The payday lending industry, including Perth company Cash Converters, says more consultation with government is likely after leaders met with Assistant Treasurer Bill Shorten to thrash out reforms aiming to put predatory lenders out of business.
Industry lobby group, the National Financial Services Federation (NFSF), said it looked forward to further consultation with the government to achieve reforms that both protect vulnerable Australians and keep the industry viable for consumers that use short-term loans.
"We welcome regulation that protects disadvantaged Australians and keeps unlicensed and unscrupulous lenders from gaining a foothold in the market," NFSF chairman Mark Redmond said in a statement on Friday.
The meeting came a day after the government expressed disappointment over the industry's refusal to negotiate.
A spokesman for the Assistant Treasurer described the meeting as constructive.
"The Assistant Treasurer reiterated the Government's determination to end the practices of unscrupulous lenders who take advantage of vulnerable clients, and reform the payday lending sector."
The government intends to introduce legislation to parliament in the next sitting fortnight, he added.
The Assistant Treasurer unveiled draft legislation to reform the industry two weeks ago, which is designed to stop short-term lenders from overcharging vulnerable customers.

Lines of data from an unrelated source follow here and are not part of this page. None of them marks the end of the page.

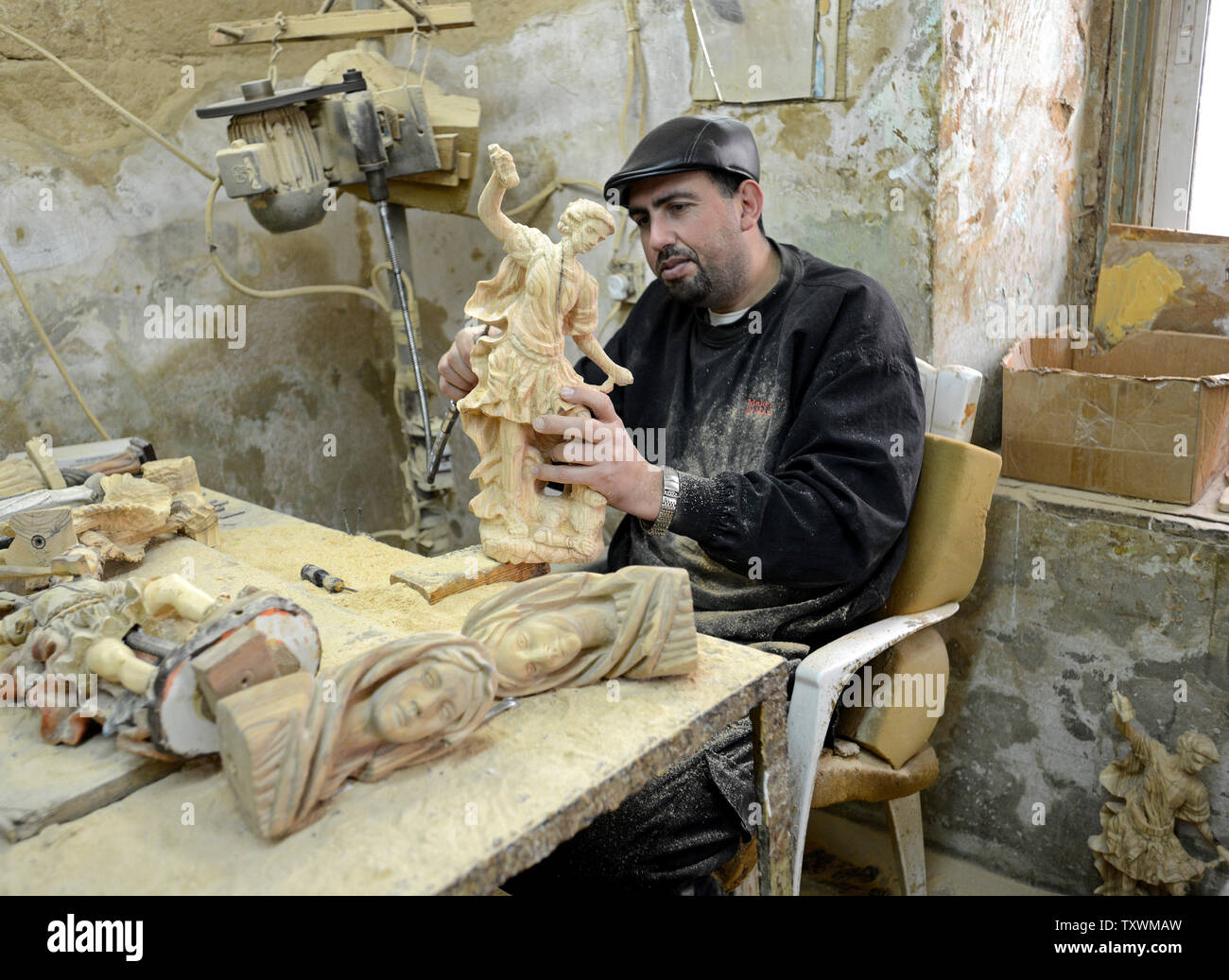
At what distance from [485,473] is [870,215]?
1344 mm

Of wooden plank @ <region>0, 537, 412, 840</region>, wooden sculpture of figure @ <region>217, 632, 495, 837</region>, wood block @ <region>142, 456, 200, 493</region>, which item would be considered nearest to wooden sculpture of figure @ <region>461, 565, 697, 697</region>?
wooden sculpture of figure @ <region>217, 632, 495, 837</region>

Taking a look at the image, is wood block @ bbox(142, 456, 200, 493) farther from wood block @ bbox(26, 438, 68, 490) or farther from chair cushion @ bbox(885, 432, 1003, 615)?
chair cushion @ bbox(885, 432, 1003, 615)

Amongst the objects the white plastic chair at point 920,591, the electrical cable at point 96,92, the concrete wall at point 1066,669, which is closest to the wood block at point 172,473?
the electrical cable at point 96,92

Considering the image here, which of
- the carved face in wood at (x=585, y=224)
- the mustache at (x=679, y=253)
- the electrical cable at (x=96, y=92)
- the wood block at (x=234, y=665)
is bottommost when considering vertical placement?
the wood block at (x=234, y=665)

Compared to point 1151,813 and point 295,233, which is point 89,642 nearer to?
point 1151,813

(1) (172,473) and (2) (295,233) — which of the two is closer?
(1) (172,473)

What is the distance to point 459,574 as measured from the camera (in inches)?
82.5

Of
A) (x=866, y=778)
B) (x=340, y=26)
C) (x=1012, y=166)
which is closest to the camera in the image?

Payday lenders typically provide loans of between $200 and $2,000 that must be repaid within a short period of time, such as by the borrower's next payday.
Around half of customers have annual incomes below $24,000 and a quarter have incomes falling below the Henderson poverty line, according to a Treasury report released last Friday.
Borrowers usually have no access to other forms of credit, use the loan to meet basic living expenses and face interest rates from lenders of up to 48 per cent in NSW, Victoria, ACT, and Queensland.
Other states and territories have no interest rate cap.
If enacted, the reforms would set a national cap of 10 per cent on the up-front fee payday lenders can charge on loans, and a two per cent cap on the monthly fee they charge during the life of the loan.
The NFSF previously said the proposed cap is "unreasonably low" and would wipe out the industry.
Cash Converters' share price has fallen from about 75 cents to 50 cents over the past month, with the proposed regulations a major factor.
The proposed regulatons also caused Cash Converters major shareholder to pull out of an announced capital injection and joint venture expansion.